In diesem Jahr ist ein Bild realisiert worden, das ich schon lange im Kopf hatte. Angeregt wurde ich dazu von Wolfgang Mattheuers Jahrhundertschritt. Immerhin leben wir inzwischen in einem  neuen Jahrhundert, und zu den alten Problemen sind neue gekommen.

Fortschritt

Daneben entstanden einige Arbeiten mit Motiven aus unserem neuen Sommerdomizil Angelroda. Auch unsere Zirkelfahrt hatte diesen interessanten Ort zum Ziel. Dort habe ich mich vor allem in der schwierigen Aquarelltechnik versucht.

Für meine Ausstellung im Januar entstanden zwei Erdbilder und einige Bilder in der bei Roger Bonard erlernten Technik.

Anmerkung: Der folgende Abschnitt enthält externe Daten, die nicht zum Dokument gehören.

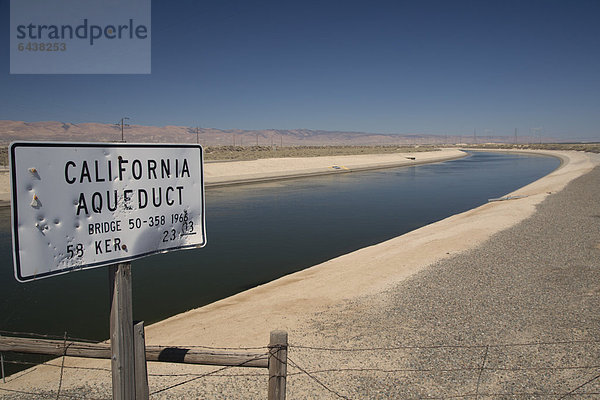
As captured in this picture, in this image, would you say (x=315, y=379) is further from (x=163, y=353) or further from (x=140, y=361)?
(x=140, y=361)

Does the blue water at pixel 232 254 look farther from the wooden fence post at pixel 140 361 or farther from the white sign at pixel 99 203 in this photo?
the white sign at pixel 99 203

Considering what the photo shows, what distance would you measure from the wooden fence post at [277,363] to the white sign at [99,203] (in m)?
0.96

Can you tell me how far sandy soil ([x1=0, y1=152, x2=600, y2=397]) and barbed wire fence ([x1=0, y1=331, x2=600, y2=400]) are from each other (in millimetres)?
143

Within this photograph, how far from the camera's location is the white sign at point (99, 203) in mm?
2062

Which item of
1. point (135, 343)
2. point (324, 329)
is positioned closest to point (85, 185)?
point (135, 343)

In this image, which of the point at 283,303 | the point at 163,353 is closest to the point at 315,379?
the point at 163,353

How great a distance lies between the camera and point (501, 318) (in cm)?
693

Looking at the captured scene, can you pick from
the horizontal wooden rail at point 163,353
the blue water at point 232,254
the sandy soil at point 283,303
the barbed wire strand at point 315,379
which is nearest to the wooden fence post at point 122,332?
the horizontal wooden rail at point 163,353

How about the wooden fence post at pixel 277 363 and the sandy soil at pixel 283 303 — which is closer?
the wooden fence post at pixel 277 363

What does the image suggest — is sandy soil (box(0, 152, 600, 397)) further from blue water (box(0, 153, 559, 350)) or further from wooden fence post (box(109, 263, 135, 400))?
wooden fence post (box(109, 263, 135, 400))

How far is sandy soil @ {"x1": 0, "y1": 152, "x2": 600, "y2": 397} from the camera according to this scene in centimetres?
562

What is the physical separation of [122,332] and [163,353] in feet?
2.64

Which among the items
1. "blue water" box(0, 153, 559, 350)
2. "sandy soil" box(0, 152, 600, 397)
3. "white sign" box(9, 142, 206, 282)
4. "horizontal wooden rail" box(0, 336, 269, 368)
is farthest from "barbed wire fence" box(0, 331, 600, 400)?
"blue water" box(0, 153, 559, 350)

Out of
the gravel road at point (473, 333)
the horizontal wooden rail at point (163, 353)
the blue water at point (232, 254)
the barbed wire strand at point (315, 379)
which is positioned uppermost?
the horizontal wooden rail at point (163, 353)
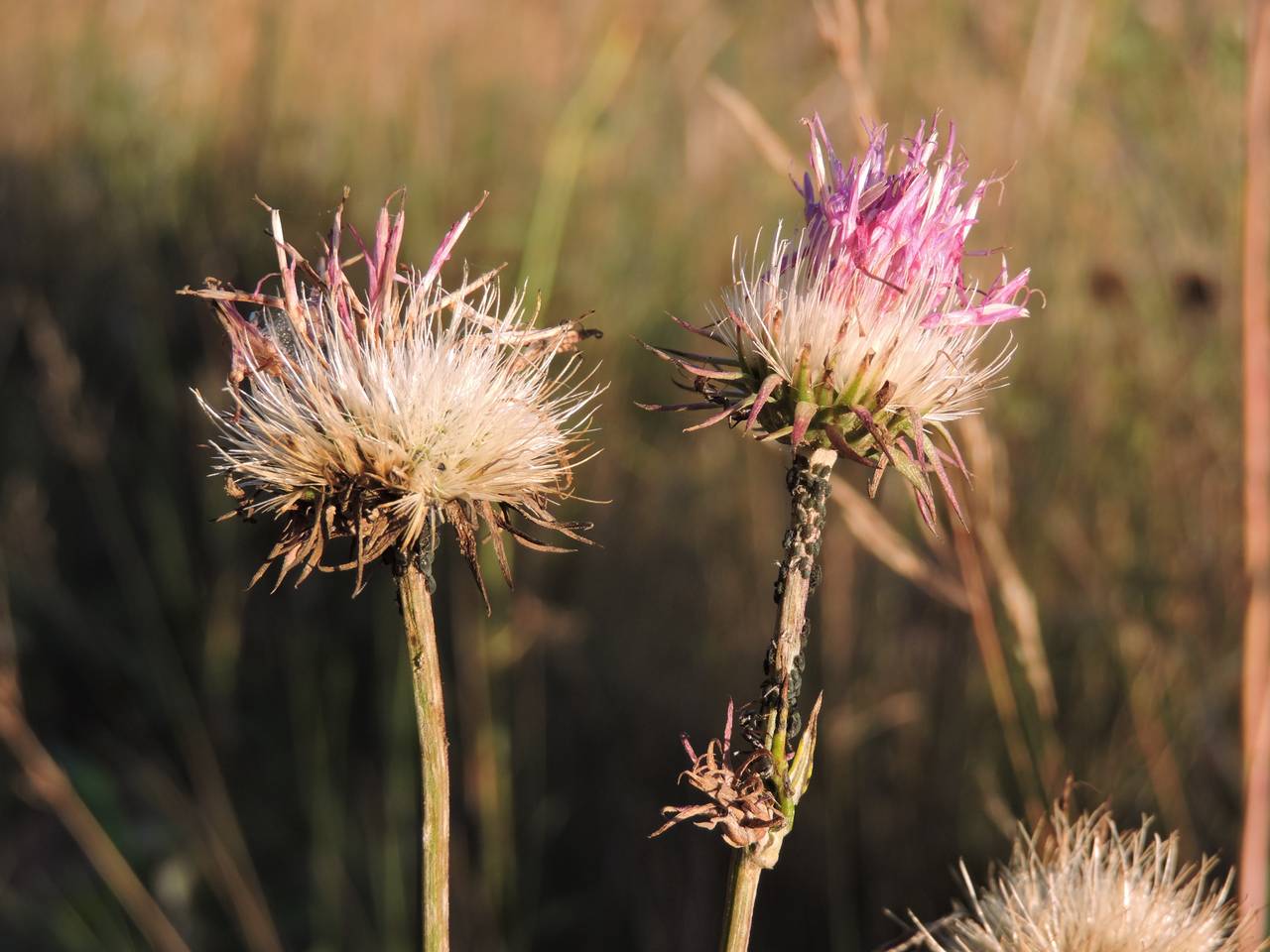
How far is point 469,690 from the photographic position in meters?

Hier sind noch einige Ergebnisse vom Aktzeichnen im Winter.

Landschaft

Landschaften sind seit jeher und in vielen Kulturen ein Thema für Maler. Schon aus dem 5. Jhd.v.Chr. sind Landschaftsdarstellungen der griechischen und römischen Kunst erhalten. Noch heute ist die Landschaft in vielfältigen Techniken und Darstellungsweisen ein beliebtes Motiv. Auch ich möchte Stimmungen und Eindrücke festhalten, die mich an Reisen, Spaziergänge oder besondere Erlebnisse erinnern sollen.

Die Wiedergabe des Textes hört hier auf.